Complex Behavior Collaborative
The Complex Behavior Collaborative (CBC) program helps providers meet the needs of Medicaid and Non-Medicaid clients with complex needs who are often aggressive, assaultive, and difficult to support. The CBC program offers consultation and training to providers and clients’ natural supports, including family members.
The goal is to help clients live as independently as possible, and avoid Alaska Psychiatric Institute, jail, emergency rooms or out-of-state care. Benefits include:
- Better quality of life for Alaskans with complex needs
- Cost savings for the state
- Development of a robust, competent workforce in Alaska
- Development of infrastructure for collaborative interventions and continuity of care
- Children, Adolescent, & Adult
- Complex behavior management issues
- Cognitive Impairment, such as:
- Serious Mental illness
- Intellectual and Developmental Disability
- Alzheimer’s Disease or related Dementia
- Traumatic Brain Injury, or
- Chronic Substance Use Disorder w/one of the above
Referrals are made through an agency. Families or Schools cannot refer directly to the CBC program, even though CBC consultants do collaborate with school teams and natural supports (family members).
Agencies who have a potentially eligible client should contact the program. The CBC will evaluate the client. If the client is eligible, the CBC will contract with a consultant, who will support the agency through consultation and training.
Target clients for the program may be in Pioneer Homes, Alaska Psychiatric Institute, or live in the community. Eligibility requirements include clients who:
- currently receive services from Senior & Disabilities Services or Behavioral Health
- have stable housing where they can be assessed and receive services
- must have an Alaskan Service Provider willing to work with the client
- Be medically stable
- have behaviors that are so complex that they,
- Utilize of multiple systems & are high-end users of community resources
- Are outside the range of expertise of local caregivers and providers, or
- Have exhausted all other treatment options without success
- at risk of
- losing placement (housing)
- out of state placement
- psychiatric hospitalization
- police involvement
- higher level of care or institutional level of care
CBC consultants are experts in the areas of Behavioral Health Alzheimer’s Disease and Related Dementia, Intellectual and Developmental Disabilities, Traumatic Brain Injury, Chronic Mental Illness and/or Substance Use Disorder and have successfully worked with clients who exhibit maladaptive behavior, often dangerous, possibly life-threatening, and may be complicated by medical or mental health factors.
Consultants provide CBC services statewide and will work with a client in every community setting the client receives services. Because the CBC services are not a Medicaid billable service, our consultants can provide CBC services to a client receiving Medicaid services and this is not considered a duplication of services.
Current list of approved CBC consulting agencies:
- Method Works, LLC
- Lubitsh Counseling, LLC
- Behavior independence, LLC
- Aspire Behaviors Solutions, LLC
- Step-In Autism Services
Key Points to know about the program
- The CBC program does not provide placement (housing)

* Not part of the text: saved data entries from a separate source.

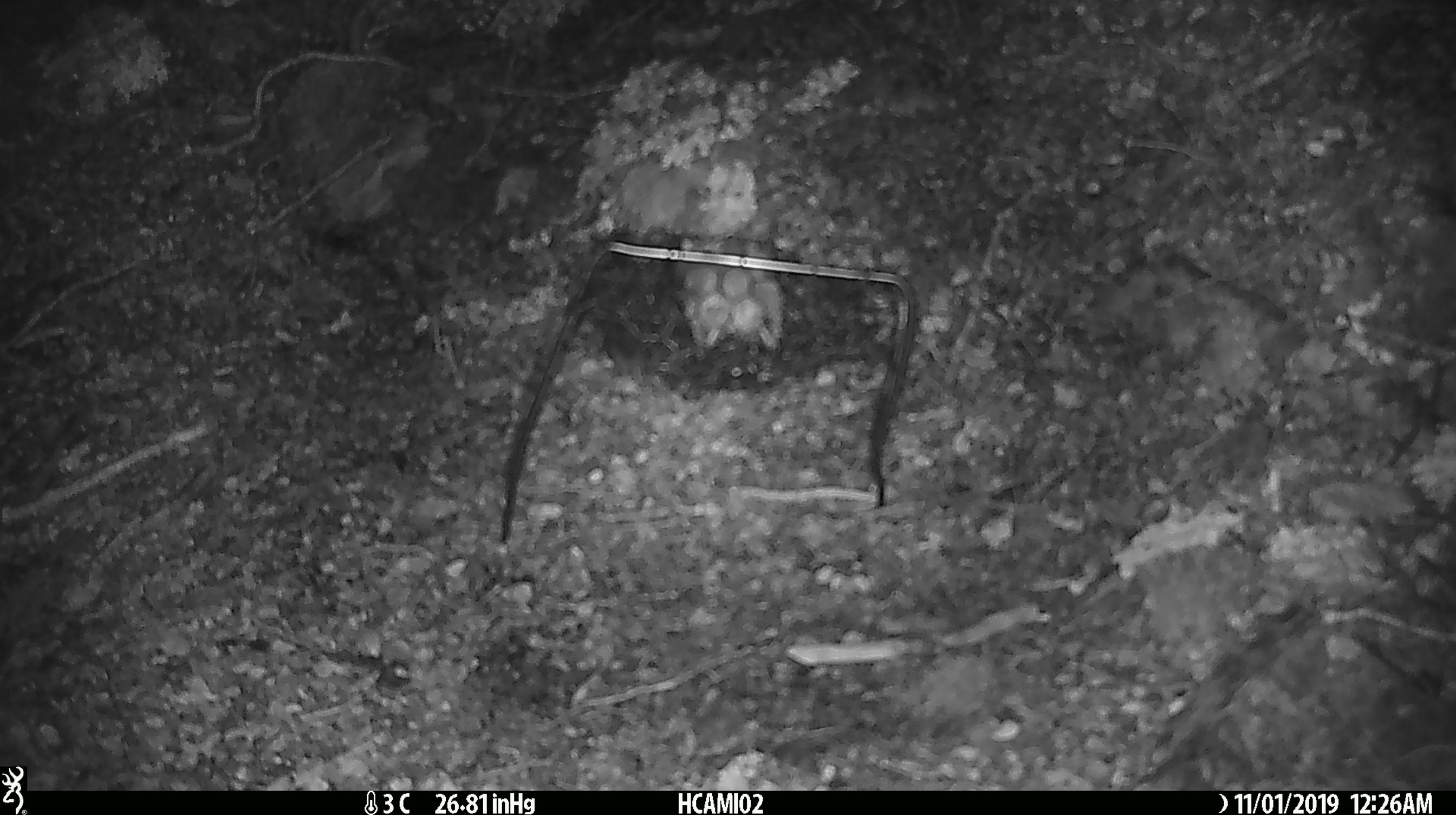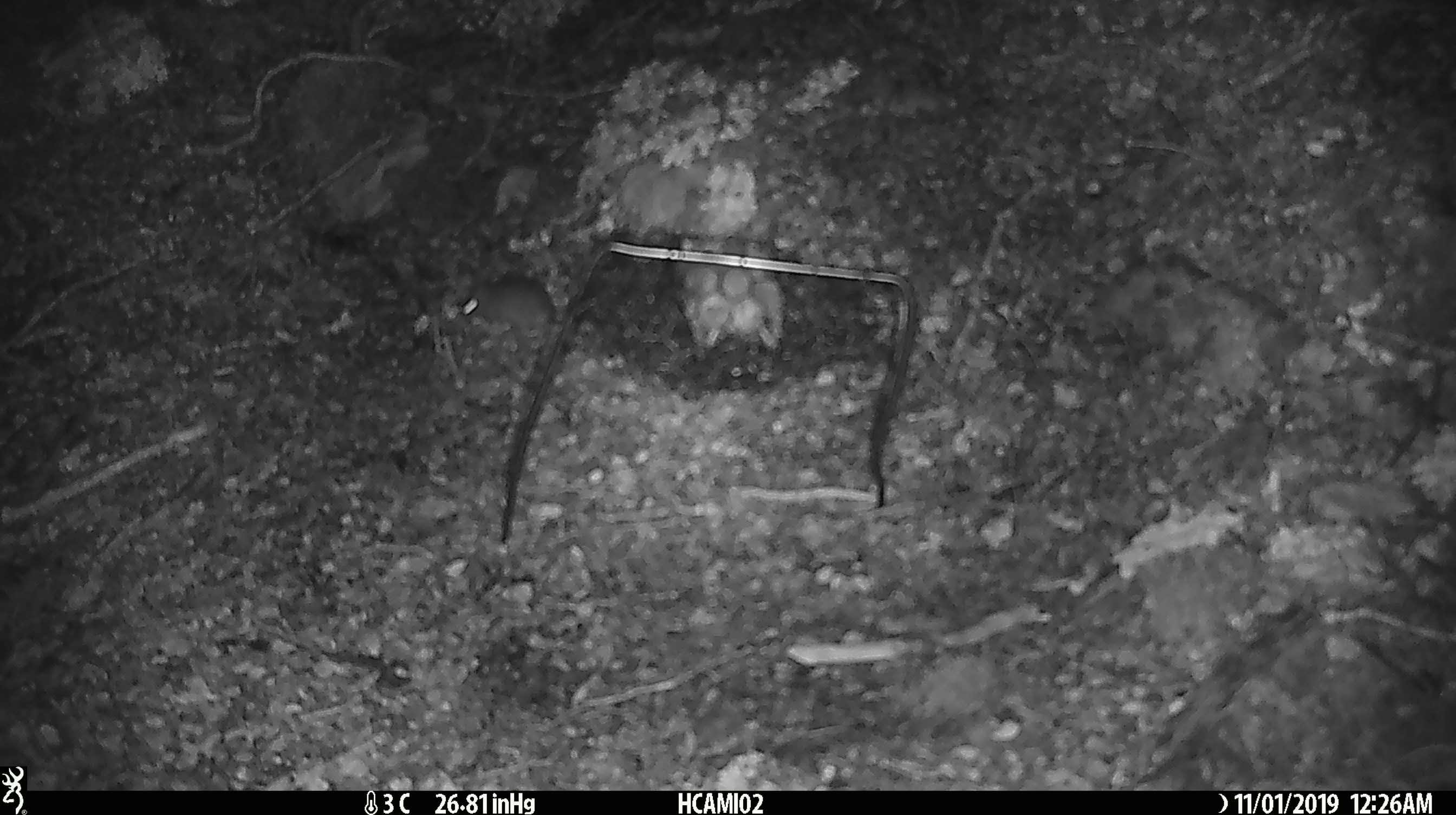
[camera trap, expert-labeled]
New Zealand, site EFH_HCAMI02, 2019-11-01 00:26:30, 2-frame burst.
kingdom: Animalia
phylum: Chordata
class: Mammalia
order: Rodentia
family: Muridae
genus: Mus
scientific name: Mus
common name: mouse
Mouse (Mus).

- The CBC program does not provide Care Coordination or Case Management
- CBC consultants do not provide any hands-on staffing
The project started in 2009, when the State and the Alaska Mental Health Trust Authority contracted with WICHE (Western Interstate Commission for Higher Education) to examine how Alaska served Medicaid clients with complex needs and challenging behaviors.
WICHE in 2010 identified gaps in Alaska's continuum of care, and suggested a model consisting of three components (executive summary):
- specialized training support for service providers
- short-term stabilization of clients
- medium-term intensive intervention
The first step, the 2012 pilot project, was launched with one-time funding from the legislature.

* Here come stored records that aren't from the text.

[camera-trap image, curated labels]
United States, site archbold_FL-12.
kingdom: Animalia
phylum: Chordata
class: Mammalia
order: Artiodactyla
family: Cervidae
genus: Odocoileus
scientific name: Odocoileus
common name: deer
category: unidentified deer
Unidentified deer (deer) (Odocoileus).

Known at the time as The Hub, the project included adults and youth from the start. Project goals were to build in-state capacity and expertise to serve individuals with complex behavior management needs, and to keep participants in the community and out of hospitals or institutional care.
In state fiscal year 2015, 50 participants were served (31 adults, 8 adolescents, 11 children) in 17 communities. The participants experienced development disabilities, mental illness, TBI, or Alzheimer’s Disease and Related Dementias. Most participants – 30– were discharged from CBC services, and 22, or 82 percent, successfully stayed in the community.
In many cases, prior to CBC services, families had not had training available to them. Trainings provided by the CBC helped families and direct care staff to better understand behaviors and successful ways of affecting change.
The program continues to get positive reviews from agencies, families and clients, while remaining within budget.